Александр Цыпкин – Удивительные истории о бабушках и дедушках (страница 40)
Ну, тут уж я не выдержала, закричала на всех, потому что сил никаких нет, что выть-то. Все и присмирели. Я мамину рану как могла осмотрела — мне показалось, что ничего страшного, пуля только слегка бок задела, кожу, считай, порвала насквозь, да и все, и вышла — застряла в косяке двери.
Делать было нечего — пока было светло, нужно было идти к деду. У него патроны от ружья были, мази всякие лечебные, которые он сам и варил, он был заправский егерь и охотник, у него все было.
Быстро-быстро мы с двенадцатилетней Варькой маме как могли бок стираными тряпками перевязали да уложили на кровать, Галку отнесли в холодные сени, накрыли старым одеялом с головой, окно разбитое заткнули подушками и ветошью, чтобы дом не выстудило, немца-покойника треклятого оттащили за сарай, ветками еловыми завалили, а Гая отнесли за будку.

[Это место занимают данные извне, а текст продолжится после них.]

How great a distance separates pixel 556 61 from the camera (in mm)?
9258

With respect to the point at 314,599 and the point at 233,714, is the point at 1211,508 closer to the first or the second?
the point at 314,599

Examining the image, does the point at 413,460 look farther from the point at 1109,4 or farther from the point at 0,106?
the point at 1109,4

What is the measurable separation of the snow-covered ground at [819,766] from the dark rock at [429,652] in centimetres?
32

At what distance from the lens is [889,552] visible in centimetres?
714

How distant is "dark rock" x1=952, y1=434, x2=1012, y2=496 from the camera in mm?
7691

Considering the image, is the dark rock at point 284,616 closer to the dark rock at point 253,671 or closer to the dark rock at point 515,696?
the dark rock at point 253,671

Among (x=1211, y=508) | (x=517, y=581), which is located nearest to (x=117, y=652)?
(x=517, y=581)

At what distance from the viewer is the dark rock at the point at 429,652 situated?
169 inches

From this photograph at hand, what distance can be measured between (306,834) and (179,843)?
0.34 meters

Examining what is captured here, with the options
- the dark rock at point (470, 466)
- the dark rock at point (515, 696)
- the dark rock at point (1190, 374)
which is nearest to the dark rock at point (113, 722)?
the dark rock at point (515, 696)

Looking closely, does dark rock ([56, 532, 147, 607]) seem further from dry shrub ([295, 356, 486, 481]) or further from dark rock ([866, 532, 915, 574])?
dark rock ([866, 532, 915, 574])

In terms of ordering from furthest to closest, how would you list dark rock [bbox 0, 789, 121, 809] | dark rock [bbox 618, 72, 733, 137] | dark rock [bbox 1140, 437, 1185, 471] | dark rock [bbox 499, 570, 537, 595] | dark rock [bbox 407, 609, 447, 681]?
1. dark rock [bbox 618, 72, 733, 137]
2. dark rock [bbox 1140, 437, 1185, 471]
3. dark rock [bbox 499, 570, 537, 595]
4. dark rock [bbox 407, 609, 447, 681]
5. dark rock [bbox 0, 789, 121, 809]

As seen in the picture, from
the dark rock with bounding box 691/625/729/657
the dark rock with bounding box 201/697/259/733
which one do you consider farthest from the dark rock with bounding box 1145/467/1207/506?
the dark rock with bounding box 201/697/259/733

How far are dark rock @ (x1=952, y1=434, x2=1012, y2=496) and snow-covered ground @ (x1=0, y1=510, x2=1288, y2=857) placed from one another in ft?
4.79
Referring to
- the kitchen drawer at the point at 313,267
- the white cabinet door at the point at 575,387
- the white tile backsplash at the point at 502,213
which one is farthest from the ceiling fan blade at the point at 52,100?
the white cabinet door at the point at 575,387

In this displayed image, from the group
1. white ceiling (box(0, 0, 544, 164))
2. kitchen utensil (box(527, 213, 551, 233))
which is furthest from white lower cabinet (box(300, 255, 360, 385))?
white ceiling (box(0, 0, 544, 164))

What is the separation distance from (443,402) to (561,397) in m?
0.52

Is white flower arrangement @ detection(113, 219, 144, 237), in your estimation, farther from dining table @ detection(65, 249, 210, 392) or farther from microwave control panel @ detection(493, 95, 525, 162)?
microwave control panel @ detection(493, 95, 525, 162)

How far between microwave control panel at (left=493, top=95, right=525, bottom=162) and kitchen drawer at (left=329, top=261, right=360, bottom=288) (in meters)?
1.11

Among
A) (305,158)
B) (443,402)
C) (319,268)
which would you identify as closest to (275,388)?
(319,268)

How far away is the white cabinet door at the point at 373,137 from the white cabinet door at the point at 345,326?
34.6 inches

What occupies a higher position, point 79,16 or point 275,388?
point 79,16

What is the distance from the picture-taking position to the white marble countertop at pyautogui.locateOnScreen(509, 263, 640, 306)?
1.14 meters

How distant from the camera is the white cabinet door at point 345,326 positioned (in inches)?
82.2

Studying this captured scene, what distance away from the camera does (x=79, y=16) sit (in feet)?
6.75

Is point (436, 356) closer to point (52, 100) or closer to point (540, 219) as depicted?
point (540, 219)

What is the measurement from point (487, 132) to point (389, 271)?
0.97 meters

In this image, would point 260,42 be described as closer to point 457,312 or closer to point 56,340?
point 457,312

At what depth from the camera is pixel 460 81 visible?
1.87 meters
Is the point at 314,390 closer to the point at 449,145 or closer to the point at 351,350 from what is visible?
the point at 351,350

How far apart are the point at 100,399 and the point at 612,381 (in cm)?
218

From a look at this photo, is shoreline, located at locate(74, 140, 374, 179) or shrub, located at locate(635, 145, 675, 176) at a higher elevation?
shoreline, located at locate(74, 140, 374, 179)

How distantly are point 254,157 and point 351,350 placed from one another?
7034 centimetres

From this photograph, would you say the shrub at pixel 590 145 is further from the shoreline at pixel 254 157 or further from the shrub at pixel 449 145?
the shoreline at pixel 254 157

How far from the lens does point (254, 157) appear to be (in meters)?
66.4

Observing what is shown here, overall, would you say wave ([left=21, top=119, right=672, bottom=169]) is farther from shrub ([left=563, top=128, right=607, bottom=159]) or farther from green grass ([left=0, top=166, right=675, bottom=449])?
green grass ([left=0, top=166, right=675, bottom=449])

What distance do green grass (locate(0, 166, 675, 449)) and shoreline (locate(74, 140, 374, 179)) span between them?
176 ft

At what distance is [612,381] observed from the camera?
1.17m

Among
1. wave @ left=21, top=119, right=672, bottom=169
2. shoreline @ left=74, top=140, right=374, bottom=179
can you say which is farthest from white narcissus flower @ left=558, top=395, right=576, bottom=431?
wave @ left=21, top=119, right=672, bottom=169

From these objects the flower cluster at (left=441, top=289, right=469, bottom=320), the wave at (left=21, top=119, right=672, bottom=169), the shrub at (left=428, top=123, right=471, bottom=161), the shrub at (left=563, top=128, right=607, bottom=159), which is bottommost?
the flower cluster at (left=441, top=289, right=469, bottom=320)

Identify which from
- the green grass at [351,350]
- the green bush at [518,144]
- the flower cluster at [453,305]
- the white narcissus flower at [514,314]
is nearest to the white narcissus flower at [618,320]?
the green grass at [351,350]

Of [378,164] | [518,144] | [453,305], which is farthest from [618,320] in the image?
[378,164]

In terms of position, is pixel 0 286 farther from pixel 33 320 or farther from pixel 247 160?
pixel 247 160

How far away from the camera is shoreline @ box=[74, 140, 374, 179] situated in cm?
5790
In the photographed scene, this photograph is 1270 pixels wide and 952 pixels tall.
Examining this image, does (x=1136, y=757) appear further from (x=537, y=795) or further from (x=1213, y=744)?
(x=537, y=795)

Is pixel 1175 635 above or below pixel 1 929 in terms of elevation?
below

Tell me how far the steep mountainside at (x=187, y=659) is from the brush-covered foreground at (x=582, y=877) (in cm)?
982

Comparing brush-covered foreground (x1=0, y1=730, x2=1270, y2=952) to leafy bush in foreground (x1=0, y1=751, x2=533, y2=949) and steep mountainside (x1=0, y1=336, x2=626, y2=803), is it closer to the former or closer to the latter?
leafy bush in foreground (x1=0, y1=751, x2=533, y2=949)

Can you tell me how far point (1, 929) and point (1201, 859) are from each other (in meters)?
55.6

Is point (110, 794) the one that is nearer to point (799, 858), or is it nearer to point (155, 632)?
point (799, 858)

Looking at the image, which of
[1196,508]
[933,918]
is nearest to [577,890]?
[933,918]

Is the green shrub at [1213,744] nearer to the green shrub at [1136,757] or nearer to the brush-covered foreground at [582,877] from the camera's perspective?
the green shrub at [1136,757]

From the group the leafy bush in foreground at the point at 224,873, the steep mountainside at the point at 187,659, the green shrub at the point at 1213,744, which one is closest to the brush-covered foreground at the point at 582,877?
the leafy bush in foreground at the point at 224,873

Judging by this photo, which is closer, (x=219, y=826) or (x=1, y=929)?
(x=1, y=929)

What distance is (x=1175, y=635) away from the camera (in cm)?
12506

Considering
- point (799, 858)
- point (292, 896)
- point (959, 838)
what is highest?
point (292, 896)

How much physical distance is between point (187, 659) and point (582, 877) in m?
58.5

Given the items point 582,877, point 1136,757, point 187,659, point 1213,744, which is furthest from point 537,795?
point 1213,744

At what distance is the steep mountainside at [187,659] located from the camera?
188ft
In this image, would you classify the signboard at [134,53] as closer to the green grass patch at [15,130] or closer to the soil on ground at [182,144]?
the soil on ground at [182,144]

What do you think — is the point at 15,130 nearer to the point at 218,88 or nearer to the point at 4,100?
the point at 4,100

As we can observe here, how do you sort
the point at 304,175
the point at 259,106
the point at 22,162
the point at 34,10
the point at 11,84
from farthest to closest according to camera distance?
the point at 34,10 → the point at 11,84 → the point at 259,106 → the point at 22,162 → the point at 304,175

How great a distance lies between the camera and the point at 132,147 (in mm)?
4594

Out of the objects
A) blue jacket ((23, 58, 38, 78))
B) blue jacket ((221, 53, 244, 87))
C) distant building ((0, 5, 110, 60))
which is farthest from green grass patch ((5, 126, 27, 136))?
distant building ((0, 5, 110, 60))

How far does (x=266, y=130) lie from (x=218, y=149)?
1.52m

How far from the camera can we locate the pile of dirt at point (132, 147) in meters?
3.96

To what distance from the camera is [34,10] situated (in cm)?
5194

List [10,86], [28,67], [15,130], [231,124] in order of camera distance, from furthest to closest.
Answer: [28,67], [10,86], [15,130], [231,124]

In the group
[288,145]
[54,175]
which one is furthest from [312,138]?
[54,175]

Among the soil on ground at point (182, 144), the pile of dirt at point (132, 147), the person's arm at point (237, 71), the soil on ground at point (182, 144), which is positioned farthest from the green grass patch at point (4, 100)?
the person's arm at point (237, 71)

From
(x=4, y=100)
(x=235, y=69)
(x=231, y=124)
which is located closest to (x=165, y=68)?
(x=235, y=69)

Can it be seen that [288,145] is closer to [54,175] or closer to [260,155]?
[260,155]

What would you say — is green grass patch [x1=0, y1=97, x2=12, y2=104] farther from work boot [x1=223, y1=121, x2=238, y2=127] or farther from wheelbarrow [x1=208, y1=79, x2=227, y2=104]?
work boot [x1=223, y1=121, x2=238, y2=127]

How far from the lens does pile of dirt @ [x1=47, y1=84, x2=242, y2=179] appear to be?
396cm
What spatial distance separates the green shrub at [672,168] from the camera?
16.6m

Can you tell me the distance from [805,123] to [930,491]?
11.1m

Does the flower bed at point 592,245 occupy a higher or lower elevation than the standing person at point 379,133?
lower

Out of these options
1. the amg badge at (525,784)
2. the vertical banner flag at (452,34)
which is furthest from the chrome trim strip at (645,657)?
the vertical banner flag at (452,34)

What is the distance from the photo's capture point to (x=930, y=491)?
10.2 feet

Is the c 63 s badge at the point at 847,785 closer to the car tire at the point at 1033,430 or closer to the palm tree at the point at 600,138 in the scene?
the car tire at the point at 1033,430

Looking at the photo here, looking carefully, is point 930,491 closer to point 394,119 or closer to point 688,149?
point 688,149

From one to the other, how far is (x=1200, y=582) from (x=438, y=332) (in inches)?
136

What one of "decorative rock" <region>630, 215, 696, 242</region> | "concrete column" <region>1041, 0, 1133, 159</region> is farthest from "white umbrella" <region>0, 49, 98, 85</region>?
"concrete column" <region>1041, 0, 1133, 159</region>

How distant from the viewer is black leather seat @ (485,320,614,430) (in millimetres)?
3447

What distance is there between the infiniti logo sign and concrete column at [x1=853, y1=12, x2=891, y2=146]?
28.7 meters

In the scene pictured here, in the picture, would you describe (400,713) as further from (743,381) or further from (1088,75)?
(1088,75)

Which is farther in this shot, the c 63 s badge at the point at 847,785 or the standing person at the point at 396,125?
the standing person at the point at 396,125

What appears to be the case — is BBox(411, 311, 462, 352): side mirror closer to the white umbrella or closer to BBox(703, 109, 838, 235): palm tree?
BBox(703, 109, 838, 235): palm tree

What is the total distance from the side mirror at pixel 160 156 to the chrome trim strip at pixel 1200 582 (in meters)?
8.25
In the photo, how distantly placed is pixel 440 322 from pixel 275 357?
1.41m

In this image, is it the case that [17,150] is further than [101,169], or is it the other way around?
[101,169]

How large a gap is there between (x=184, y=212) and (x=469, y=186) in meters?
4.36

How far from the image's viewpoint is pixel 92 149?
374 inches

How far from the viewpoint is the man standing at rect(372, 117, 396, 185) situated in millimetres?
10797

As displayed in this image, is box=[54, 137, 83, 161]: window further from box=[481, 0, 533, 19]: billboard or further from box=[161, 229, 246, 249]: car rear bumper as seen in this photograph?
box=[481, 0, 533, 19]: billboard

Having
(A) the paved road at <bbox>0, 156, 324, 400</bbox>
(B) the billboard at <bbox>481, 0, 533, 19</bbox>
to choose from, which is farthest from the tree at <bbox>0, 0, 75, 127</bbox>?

И я пошла к деду Мирону на болота.
Идти мне надо было по тропке, не далеко от того места, где длинного немца я уложила. С километр до леса, да и там еще маленько. Автомат, который мы сняли с убитого немца, я отдала Варьке, наказала всех стеречь, как теперь самой главной, сама взяла ружье и пошла как можно быстрее, чтобы засветло вернуться.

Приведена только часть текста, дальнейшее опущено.